━━━ EXTRAIT
[Critique série] ORANGE IS THE NEW BLACK – Saison 6

SÉRIES | 10 août 2018 | Aucun commentaire

Titre original : Orange is The New Black

Rating: ★★½☆☆
Origine : États-Unis
Créateur : Jenji Kohan
Réalisateurs : Michael Trim, Mark A. Burley, Erin Freeley, Phil Abraham, Andrew McCarthy, Constantine Makris, Sian Heder, Nick Sandow, Ludovic Littee, Laura Prepon, Clark Johnson.
Distribution : Taylor Schilling, Laura Prepon, Danielle Brooks, Dale Soules, Selenis Leyva, Dascha Polanco, Adrienne C. Moore, Vicci Martinez, Henny Russell, Mackenzie Phillips, Amanda Fuller, Jackie Cruz, Jessica Pimentel, Kate Mulgrew, Uzo Aduba, Laura Gomez, Taryn Manning, Daniella De Jesus, Natasha Lyonne, Yael Stone, Matt Peters, Beth Dover, Laverne Cox, Nick Sandow…
Genre : Drame/Comédie/Adaptation
Diffusion en France : Netflix
Nombre d’épisodes : 13

Le Pitch :
L’émeute du quartier de sécurité minimale et l’assaut qui s’en est suivi ont laissé des traces indélébiles. Les détenues qui ont voulu transformer Litchfield en ZAD ont été éparpillées sur plusieurs sites et envoyées en QHS. Elles découvrent une discipline de fer, une réduction drastique des libertés, des gardiens qui jouent de la matraque mais aussi une guerre des gangs larvée entre les différents blocs. De l’autre côté des barreaux, MCC, la holding propriétaire de la prison, ne veut pas voir son image écornée trop longtemps. C’est alors que le procureur veut faire des exemples pour éviter de futures mutineries…

La Critique de la saison 6 de Orange Is The New Black :

Comment un show comme Orange Is The New Black, qui a commencé de manière prometteuse et livré d’excellentes saisons, dont une enthousiasmante, a pu devenir quelconque voire anecdotique de manière aussi brutale ? La meilleure saison de l’histoire du show a été suivie par la moins bonne de toutes. À l’origine de ce dérapage, le départ de plusieurs scénaristes historiques remplacés par un pool comprenant des auteurs de sitcom, une romancière et d’un qui a travaillé sur Bones. Une nouvelle équipe qui, aux dires de la créatrice Jenji Kohan (elle aussi déçue par cette saison 5), a plutôt agi comme un groupe de fans et non comme des créatifs. L’alchimie n’a ainsi tellement pas pris que seuls deux personnes ont été conservées pour la saison 6. Dans ce contexte, soit on repart sur ce qui avait fait les qualités du show, soit on s’oriente vers un nouveau mauvais chemin.
━━━━━━
━━━ DONNÉES FOURNIES
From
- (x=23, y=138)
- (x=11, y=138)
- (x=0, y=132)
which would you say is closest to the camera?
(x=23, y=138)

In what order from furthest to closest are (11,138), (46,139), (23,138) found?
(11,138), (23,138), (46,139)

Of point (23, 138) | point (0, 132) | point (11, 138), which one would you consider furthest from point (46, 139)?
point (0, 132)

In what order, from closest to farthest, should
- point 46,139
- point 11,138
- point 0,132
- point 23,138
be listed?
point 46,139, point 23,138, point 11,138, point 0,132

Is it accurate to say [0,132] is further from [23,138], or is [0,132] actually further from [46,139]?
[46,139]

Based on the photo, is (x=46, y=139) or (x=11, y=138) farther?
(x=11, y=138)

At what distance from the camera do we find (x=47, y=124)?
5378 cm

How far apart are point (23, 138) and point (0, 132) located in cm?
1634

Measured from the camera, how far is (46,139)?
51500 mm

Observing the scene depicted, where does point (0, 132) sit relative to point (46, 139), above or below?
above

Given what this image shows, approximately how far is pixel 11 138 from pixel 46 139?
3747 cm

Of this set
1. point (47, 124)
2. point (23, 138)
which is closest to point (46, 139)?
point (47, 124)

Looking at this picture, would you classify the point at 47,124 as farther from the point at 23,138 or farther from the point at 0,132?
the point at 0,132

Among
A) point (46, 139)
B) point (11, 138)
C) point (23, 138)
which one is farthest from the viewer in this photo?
━━━━━━
__TRAVAIL DEMANDÉ__:
Recopiez mot pour mot le passage de la critique qui commence par « [Critique série] ORANGE » et se poursuit jusqu'à « Prepon, Clark Johnson. ».

__CORRIGÉ__:
[Critique série] ORANGE IS THE NEW BLACK – Saison 6

SÉRIES | 10 août 2018 | Aucun commentaire

Titre original : Orange is The New Black

Rating: ★★½☆☆
Origine : États-Unis
Créateur : Jenji Kohan
Réalisateurs : Michael Trim, Mark A. Burley, Erin Freeley, Phil Abraham, Andrew McCarthy, Constantine Makris, Sian Heder, Nick Sandow, Ludovic Littee, Laura Prepon, Clark Johnson.